The industries with the biggest problem are in the leisure and hospitality sectors, including restaurants and hotels, where one out of every 10 jobs is currently unfilled, according to data from the U.S. Dept. of Labor.
Overall, 1.6 million jobs were open in the leisure and hospitality industries, up from 1.2 million job openings in March.
The rate of openings in the accommodation and food service sectors—hotels and restaurants—was 9.9%, up from 7.7% in March.
While total job openings soared to 9.3 million in April from 8.3 million in March, the number of actual hires was relatively stable at 6.1 million. The gap in openings and filled jobs has put pressure on a variety of industries that can’t find enough people to meet demand.
That problem has been especially acute for a restaurant industry that has seen sales soar in recent months only to find many operators unable to staff enough to remain open.
Cracker Barrel CEO Sandra Cochran told investors last month that 10% of her chain’s restaurants are “critical” in terms of “staffing relative to demand,” according to a transcript of the conversation on the financial services site Sentieo. Another 25 locations are concerning. The company is hopeful that an end of excess unemployment benefits will lead to more applicants.

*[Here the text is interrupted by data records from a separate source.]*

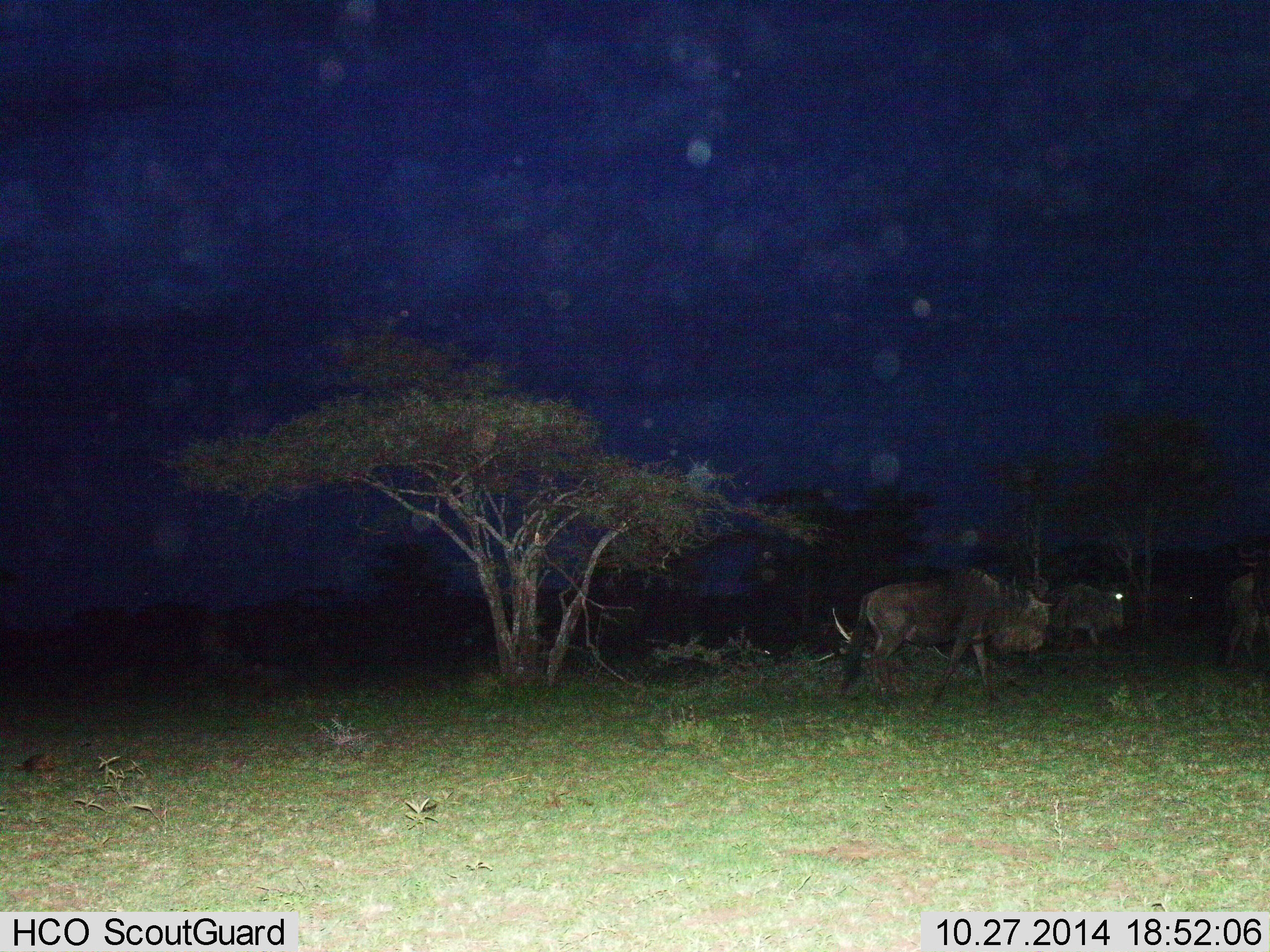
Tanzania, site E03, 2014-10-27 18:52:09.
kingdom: Animalia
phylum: Chordata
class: Mammalia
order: Artiodactyla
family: Bovidae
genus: Connochaetes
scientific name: Connochaetes taurinus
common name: blue wildebeest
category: wildebeest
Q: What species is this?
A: Wildebeest (blue wildebeest) (Connochaetes taurinus).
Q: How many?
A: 3.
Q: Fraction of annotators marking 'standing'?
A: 40%.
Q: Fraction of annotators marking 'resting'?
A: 0%.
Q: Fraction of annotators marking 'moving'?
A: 60%.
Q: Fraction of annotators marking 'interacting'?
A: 0%.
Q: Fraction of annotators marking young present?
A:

“What we will still be facing is a lot of competition in the industry,” Cochran said. “Everybody’s hiring at once in the restaurant industry as America opens up. But we’ve also got new competitors for a lot of similar skill sets, companies like Amazon.”
Chris Kempczinski, CEO at McDonald’s, told investors last week that there are a variety of factors behind the lack of workers, including stimulus payments and the fact that many people aren’t ready to go back to work. Plus, he said, “everybody is in a hiring mode right now. So everybody is trying to reopen and everybody is out there staffing.”
He noted that his own chain has opted to increase pay, boosting wages for existing workers by 10% and taking the starting wage to as high as $17 an hour and $20 an hour for managers. “You need to be able to pay higher wages to get the people you need,” Kempczinski said.